TEXTE SOURCE »

Celui que le Québec a connu dans Rock et Belles Oreilles est maintenant à la barre d’une émission de radio diffusée au cœur de la nuit. Richard Z. Sirois vient de publier un livre sur l’histoire du rock, ou plutôt le rock à travers son histoire. Entrevue avec un insomniaque passionné.

 

La vie de Richard Z. Sirois avance en reculant dans le temps. Quand la pandémie a neutralisé la planète, l’ex-Bleu Poudre a tout vendu et est parti vivre en Gaspésie dans la maison familiale dont il a hérité. Vivant le deuil de son père depuis 2018, il écrit et publie sur ses réseaux sociaux un touchant texte en sa mémoire qui lui donnera la piqûre d’écrire. Ne sachant pas sur quoi écrire précisément, c’est un commentaire de son fils qui est venu chambouler la suite des choses : « Écris sur ce que tu aimes ».

« C’est complètement fou comment la vie peut basculer à cause d’une simple phrase Quand la pandémie est arrivée, j’habitais dans un condo à Saint-Jérôme, dit l’ex-humoriste. Du jour au lendemain, je me suis retrouvé sans contrat. Le dernier de mes trois enfants est parti de la maison pour étudier à Sherbrooke. J’ai décidé de déménager à Matane en septembre 2020. C’est la maison où mon grand-père et mon père ont vécu. C’est la maison familiale depuis 100 ans. Je me suis installé là-bas et là, j’ai écouté quelque chose comme 400 épisodes de séries sur Netflix. Je n’avais aucun projet devant moi. Dans ma tête, ma carrière professionnelle était terminée. Je vais bientôt avoir 66 ans ».

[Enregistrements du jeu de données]
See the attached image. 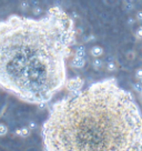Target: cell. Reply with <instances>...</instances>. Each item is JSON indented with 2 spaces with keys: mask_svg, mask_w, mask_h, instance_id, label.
I'll return each instance as SVG.
<instances>
[{
  "mask_svg": "<svg viewBox=\"0 0 142 151\" xmlns=\"http://www.w3.org/2000/svg\"><path fill=\"white\" fill-rule=\"evenodd\" d=\"M44 151H140L142 114L114 78L52 104L41 128Z\"/></svg>",
  "mask_w": 142,
  "mask_h": 151,
  "instance_id": "2",
  "label": "cell"
},
{
  "mask_svg": "<svg viewBox=\"0 0 142 151\" xmlns=\"http://www.w3.org/2000/svg\"><path fill=\"white\" fill-rule=\"evenodd\" d=\"M137 18L139 19V20H140V21H142V11H141V12H139V14H138Z\"/></svg>",
  "mask_w": 142,
  "mask_h": 151,
  "instance_id": "17",
  "label": "cell"
},
{
  "mask_svg": "<svg viewBox=\"0 0 142 151\" xmlns=\"http://www.w3.org/2000/svg\"><path fill=\"white\" fill-rule=\"evenodd\" d=\"M29 8H30V2H29V1H27V0H24V1L20 4V9L22 10L24 12L28 11Z\"/></svg>",
  "mask_w": 142,
  "mask_h": 151,
  "instance_id": "11",
  "label": "cell"
},
{
  "mask_svg": "<svg viewBox=\"0 0 142 151\" xmlns=\"http://www.w3.org/2000/svg\"><path fill=\"white\" fill-rule=\"evenodd\" d=\"M26 151H38V150H37V149H33L32 148V149H28V150H26Z\"/></svg>",
  "mask_w": 142,
  "mask_h": 151,
  "instance_id": "18",
  "label": "cell"
},
{
  "mask_svg": "<svg viewBox=\"0 0 142 151\" xmlns=\"http://www.w3.org/2000/svg\"><path fill=\"white\" fill-rule=\"evenodd\" d=\"M136 36L139 39H142V27H139V29H138L137 32H136Z\"/></svg>",
  "mask_w": 142,
  "mask_h": 151,
  "instance_id": "16",
  "label": "cell"
},
{
  "mask_svg": "<svg viewBox=\"0 0 142 151\" xmlns=\"http://www.w3.org/2000/svg\"><path fill=\"white\" fill-rule=\"evenodd\" d=\"M83 85H85V81H83L82 78H80V77H75V78H71L69 80H67L65 87H67V89H68L69 92L75 93V92L80 91L82 89Z\"/></svg>",
  "mask_w": 142,
  "mask_h": 151,
  "instance_id": "3",
  "label": "cell"
},
{
  "mask_svg": "<svg viewBox=\"0 0 142 151\" xmlns=\"http://www.w3.org/2000/svg\"><path fill=\"white\" fill-rule=\"evenodd\" d=\"M91 66L95 70H100L102 67H103V61L100 59V58H95L92 62H91Z\"/></svg>",
  "mask_w": 142,
  "mask_h": 151,
  "instance_id": "7",
  "label": "cell"
},
{
  "mask_svg": "<svg viewBox=\"0 0 142 151\" xmlns=\"http://www.w3.org/2000/svg\"><path fill=\"white\" fill-rule=\"evenodd\" d=\"M73 56L82 57V58H85V47H79V48H77V50L75 51V55H73Z\"/></svg>",
  "mask_w": 142,
  "mask_h": 151,
  "instance_id": "9",
  "label": "cell"
},
{
  "mask_svg": "<svg viewBox=\"0 0 142 151\" xmlns=\"http://www.w3.org/2000/svg\"><path fill=\"white\" fill-rule=\"evenodd\" d=\"M133 89L136 90L137 92H139V93H141L142 83H141V82H136V83H133Z\"/></svg>",
  "mask_w": 142,
  "mask_h": 151,
  "instance_id": "14",
  "label": "cell"
},
{
  "mask_svg": "<svg viewBox=\"0 0 142 151\" xmlns=\"http://www.w3.org/2000/svg\"><path fill=\"white\" fill-rule=\"evenodd\" d=\"M70 66L72 68H75V69H82L85 66V58L73 56V58L71 59L70 61Z\"/></svg>",
  "mask_w": 142,
  "mask_h": 151,
  "instance_id": "4",
  "label": "cell"
},
{
  "mask_svg": "<svg viewBox=\"0 0 142 151\" xmlns=\"http://www.w3.org/2000/svg\"><path fill=\"white\" fill-rule=\"evenodd\" d=\"M134 76H136V79H137L139 82H141L142 83V69H137L136 72H134Z\"/></svg>",
  "mask_w": 142,
  "mask_h": 151,
  "instance_id": "13",
  "label": "cell"
},
{
  "mask_svg": "<svg viewBox=\"0 0 142 151\" xmlns=\"http://www.w3.org/2000/svg\"><path fill=\"white\" fill-rule=\"evenodd\" d=\"M42 12H43V10L40 8V7H33L32 8V14L33 16H41L42 14Z\"/></svg>",
  "mask_w": 142,
  "mask_h": 151,
  "instance_id": "12",
  "label": "cell"
},
{
  "mask_svg": "<svg viewBox=\"0 0 142 151\" xmlns=\"http://www.w3.org/2000/svg\"><path fill=\"white\" fill-rule=\"evenodd\" d=\"M105 69L109 72H113V71L117 70V63L114 61H109L107 63V66H105Z\"/></svg>",
  "mask_w": 142,
  "mask_h": 151,
  "instance_id": "8",
  "label": "cell"
},
{
  "mask_svg": "<svg viewBox=\"0 0 142 151\" xmlns=\"http://www.w3.org/2000/svg\"><path fill=\"white\" fill-rule=\"evenodd\" d=\"M76 27L60 7L42 17L11 14L0 21V89L43 106L66 86Z\"/></svg>",
  "mask_w": 142,
  "mask_h": 151,
  "instance_id": "1",
  "label": "cell"
},
{
  "mask_svg": "<svg viewBox=\"0 0 142 151\" xmlns=\"http://www.w3.org/2000/svg\"><path fill=\"white\" fill-rule=\"evenodd\" d=\"M30 133H31V130L29 129L28 127H22V128H19V129H17L16 130V134L17 136H19L21 138H27L30 136Z\"/></svg>",
  "mask_w": 142,
  "mask_h": 151,
  "instance_id": "6",
  "label": "cell"
},
{
  "mask_svg": "<svg viewBox=\"0 0 142 151\" xmlns=\"http://www.w3.org/2000/svg\"><path fill=\"white\" fill-rule=\"evenodd\" d=\"M90 55L93 58H100L103 55V48L100 47V46H93L90 49Z\"/></svg>",
  "mask_w": 142,
  "mask_h": 151,
  "instance_id": "5",
  "label": "cell"
},
{
  "mask_svg": "<svg viewBox=\"0 0 142 151\" xmlns=\"http://www.w3.org/2000/svg\"><path fill=\"white\" fill-rule=\"evenodd\" d=\"M37 123L34 122V121H29V123H28V128L32 131V130H34V129H37Z\"/></svg>",
  "mask_w": 142,
  "mask_h": 151,
  "instance_id": "15",
  "label": "cell"
},
{
  "mask_svg": "<svg viewBox=\"0 0 142 151\" xmlns=\"http://www.w3.org/2000/svg\"><path fill=\"white\" fill-rule=\"evenodd\" d=\"M8 127L6 126L5 123H1L0 122V137H5L6 134L8 133Z\"/></svg>",
  "mask_w": 142,
  "mask_h": 151,
  "instance_id": "10",
  "label": "cell"
},
{
  "mask_svg": "<svg viewBox=\"0 0 142 151\" xmlns=\"http://www.w3.org/2000/svg\"><path fill=\"white\" fill-rule=\"evenodd\" d=\"M141 97H142V91H141Z\"/></svg>",
  "mask_w": 142,
  "mask_h": 151,
  "instance_id": "19",
  "label": "cell"
}]
</instances>
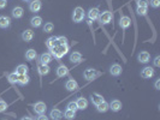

TRAVAIL DEMANDÉ »
1. Recopiez fidèlement un passage de l'article sur Richard Z. Sirois : commencez aux mots « Celui que le » et arrêtez-vous après les mots « un insomniaque passionné. ».
2. D'après l'article sur Richard Z. Sirois, qu'est-ce qui lui a donné l'envie d'écrire ? Répondez en une à trois phrases.
3. Rédigez la suite de l'article sur Richard Z. Sirois à partir de la dernière phrase présentée.
Ce matériel n'a aucun lien avec l'article sur Richard Z. Sirois.

RÉPONSES RÉDIGÉES »
1.
Celui que le Québec a connu dans Rock et Belles Oreilles est maintenant à la barre d’une émission de radio diffusée au cœur de la nuit. Richard Z. Sirois vient de publier un livre sur l’histoire du rock, ou plutôt le rock à travers son histoire. Entrevue avec un insomniaque passionné.

2. C'est le texte touchant qu'il a écrit et publié sur ses réseaux sociaux à la mémoire de son père qui lui a donné la piqûre d'écrire. Il vivait le deuil de celui-ci depuis 2018.

3.
Le besoin de briser son isolement est ce qui l’a poussé à écrire. Aux portes de la Gaspésie à l’aube de la saison hivernale, le passionné de musique s’est mis à écrire des chroniques sur son groupe Facebook, Le vinyle de l’insomniaque qu’il a créé à cet effet. Publiées chaque soir à minuit, elles ont réussi à mobiliser toute une communauté de mélomanes amateurs qui s’échangent souvenirs et découvertes. Au moment d’écrire ces lignes, on comptait presque 9 000 abonnés.

Les chroniques de Z. Sirois ont attiré l’attention du président du groupe Arsenal Média, Sylvain Chamberland, dont l’entreprise possède 18 stations de radio FM un peu partout au Québec. Il lui propose une émission de radio, de nuit, diffusée en fin de semaine entre 23h et 2h. Le futur animateur accepte sous deux conditions : « Je lui ai mentionné que je ne déménagerais pas à Montréal pour ça. Ma deuxième condition c’était d’avoir des tables tournantes. Ils ont équipé le studio de Matane pour que je fasse jouer uniquement des vinyles. » Le titre de l’émission, Les vinyles de A à Z, n’est pas sans rappeler Le rock de A à Z qu’il a animé à ses débuts, à la radio de CIBL à Montréal, en compagnie de Guy A. Lepage en 1981.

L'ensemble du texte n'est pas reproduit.